Selected text:
>>>>>
Hey guys, welcome back to OnTrack Podcast with your hosts, brandon and Isabel Diamond.

Speaker 2:

Hey guys.

Speaker 1:

We'd like to start off our podcast by sharing our testimonies, beginning with mine, and Isabel's will be in next week's episode. I look forward to sharing my testimony and all that God has be in next week's episode. I look forward to sharing my testimony and all that God has done in and through my life. We hope you're able to connect with parts of my story and enjoy this week's episode.

Speaker 2:

All right, I'm so excited for today's episode. I've had the deep privilege of hearing your story, brandon, and getting to witness all that God's done in your life, but today we get to just share your story a little bit further with a broader audience, and we are so excited. So, yeah, I think it would just be incredible to start from the beginning, a little bit more about where you're from, where you came from. You know, your background, your family, just all the details of your childhood.

Speaker 1:

Yeah, so I was born and raised in a small town 1400 people in Minnesota. I have three siblings and obviously my parents they all reside in Minnesota, yet Came from a more low-income family and we were just raised to always spend money, which didn't really make sense to me and we can dive into that a little bit deeper later. But as a kid I was just super outdoorsy.

Speaker 1:

Kid, I was just super outdoorsy and I really loved to play army, which was a foreshadowing for what was to come, unknowingly at the time. Yeah, me and my siblings we always just took any opportunity we could to get outside and really just explore the vastness of of nature, and that was a really fun time. We used to play nintendo 64 and there was this one particular game. It was called army, uh, soldier, army something, and there was one particular map where you had to go in a gumball machine to complete a mission and there was a little divot in our yard, um, that we kind of used and acted as if that were the gumball machine and we had to kind of just rescue each other from from the gumball machine and how to avoid enemy, enemy that were trying to uh, kill us. And it was just, it was just something silly and super fun that we used to do 24-7.
<<<<<
Exercise data:
>>>>>
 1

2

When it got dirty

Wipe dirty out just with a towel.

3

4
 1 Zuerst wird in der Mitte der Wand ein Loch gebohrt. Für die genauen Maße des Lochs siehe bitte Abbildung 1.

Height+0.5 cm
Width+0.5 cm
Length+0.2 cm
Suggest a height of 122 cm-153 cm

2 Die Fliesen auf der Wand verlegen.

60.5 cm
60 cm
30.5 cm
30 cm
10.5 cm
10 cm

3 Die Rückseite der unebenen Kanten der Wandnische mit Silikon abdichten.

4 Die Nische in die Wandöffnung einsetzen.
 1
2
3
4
<<<<<
Exercise description: Pick up the podcast transcript about Brandon's testimony where it stops and continue it.

Response to the task:
Speaker 1:

Yeah, there was a lot of fun times within my childhood, but also there was not so fun times, and those not so fun times came whenever I went to school and I think that's particularly why I maybe had a slight issue with school and not really wanting to be there essentially and do my homework and become a good student. It was most likely because I got bullied and I didn't really get treated the most fairly, which was pretty difficult to understand as a kid.

Speaker 2:

Yeah, I mean, I love that story that you shared about playing army and sometimes home life and school life are different. But also it seemed like maybe some of the hardships you experienced in school trickled into home, or vice versa.

Speaker 1:

Yeah, it wasn't that easy growing up. Just because my family, we just all knew how to raise our voice very well which was unfortunate, that was pretty common within the household of just emotionally abusing essentially one another and not really knowing that we were doing that to some degree. It was just kind of normal and I think we just learned it from my parents and what they had been through growing up as children themselves. So I think it's just been something that stemmed from generational trauma essentially. But, yeah, reeling it back to school, I played baseball second, third and fourth grade. I believe I wasn't the best and I thought I could just fit in and maybe be seen by someone um other than my family, and that was through baseball. But that didn't turn out that way.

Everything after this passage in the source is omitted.